Raffaele Poli sintetizza così i passaggi intermedi che permettono agli agenti
di trarre profitti sempre più elevati: “Il calciatore africano è una materia
prima che deve essere esportata per poter essere rivenduta a un prezzo
maggiore. Per far lievitare il prezzo li si fa prima giocare in campionati di
serie minori (Romania, Albania), poi di secondo grado (Svizzera, Belgio, Paesi
Bassi) per rivenderli infine ai club professionisti”. Jean-Claude Mbvoumin, ex
giocatore della nazionale camerunense, ha fondato l’associazione Culture Foot
Solidarie per aiutare i giovani calciatori africani che sono stati vittime di
imbrogli o di soprusi.
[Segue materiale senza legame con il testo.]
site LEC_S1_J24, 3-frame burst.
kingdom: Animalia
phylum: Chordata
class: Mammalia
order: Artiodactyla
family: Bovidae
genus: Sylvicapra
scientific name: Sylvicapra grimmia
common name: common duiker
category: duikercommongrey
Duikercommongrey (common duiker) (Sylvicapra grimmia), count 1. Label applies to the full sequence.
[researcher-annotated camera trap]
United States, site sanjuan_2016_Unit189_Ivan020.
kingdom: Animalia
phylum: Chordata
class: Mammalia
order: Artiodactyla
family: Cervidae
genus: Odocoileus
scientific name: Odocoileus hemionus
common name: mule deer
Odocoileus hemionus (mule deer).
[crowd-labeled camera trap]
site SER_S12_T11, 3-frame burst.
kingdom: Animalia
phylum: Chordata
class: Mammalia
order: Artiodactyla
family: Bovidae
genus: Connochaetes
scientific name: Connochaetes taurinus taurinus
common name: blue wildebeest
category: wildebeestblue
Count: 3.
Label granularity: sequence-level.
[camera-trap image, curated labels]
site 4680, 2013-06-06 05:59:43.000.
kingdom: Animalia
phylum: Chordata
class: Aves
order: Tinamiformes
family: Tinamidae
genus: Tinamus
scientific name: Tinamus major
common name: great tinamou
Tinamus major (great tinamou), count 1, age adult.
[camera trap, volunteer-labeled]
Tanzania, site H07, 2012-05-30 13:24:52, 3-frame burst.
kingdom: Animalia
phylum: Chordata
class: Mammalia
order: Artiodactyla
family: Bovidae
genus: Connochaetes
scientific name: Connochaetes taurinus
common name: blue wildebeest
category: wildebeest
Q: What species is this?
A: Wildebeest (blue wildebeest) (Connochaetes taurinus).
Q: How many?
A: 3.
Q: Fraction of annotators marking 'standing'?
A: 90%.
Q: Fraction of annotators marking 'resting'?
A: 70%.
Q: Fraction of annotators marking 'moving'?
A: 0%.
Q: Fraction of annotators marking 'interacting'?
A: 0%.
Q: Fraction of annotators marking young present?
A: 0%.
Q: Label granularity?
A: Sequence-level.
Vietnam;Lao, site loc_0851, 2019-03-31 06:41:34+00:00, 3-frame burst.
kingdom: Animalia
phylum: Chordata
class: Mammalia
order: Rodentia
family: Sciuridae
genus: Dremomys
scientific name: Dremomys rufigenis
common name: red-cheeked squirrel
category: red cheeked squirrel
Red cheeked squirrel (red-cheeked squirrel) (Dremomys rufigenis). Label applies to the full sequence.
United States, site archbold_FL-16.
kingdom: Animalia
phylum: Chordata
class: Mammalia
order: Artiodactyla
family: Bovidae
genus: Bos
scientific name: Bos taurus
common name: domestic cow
Secondo i dati raccolti dalla sua associazione si
tratterebbe del 95 per cento dei casi. Gli atleti “scaricati” non possono
nemmeno concepire l’idea di tornare nella propria nazione. Il meccanismo
psicologico dell’insuccesso spinge chi non ce l’ha fatta a isolarsi, a vivere
nell’anonimato: tornare a casa a mani vuote sarebbe, oltre che una vergogna
insopportabile, pericoloso per lo stesso atleta. Mbvoumin non vorrebbe più sentire
frasi di questo genere: “Se torno a casa i miei genitori mi uccideranno perché
non riporterò loro ricchezza e grandi macchine”.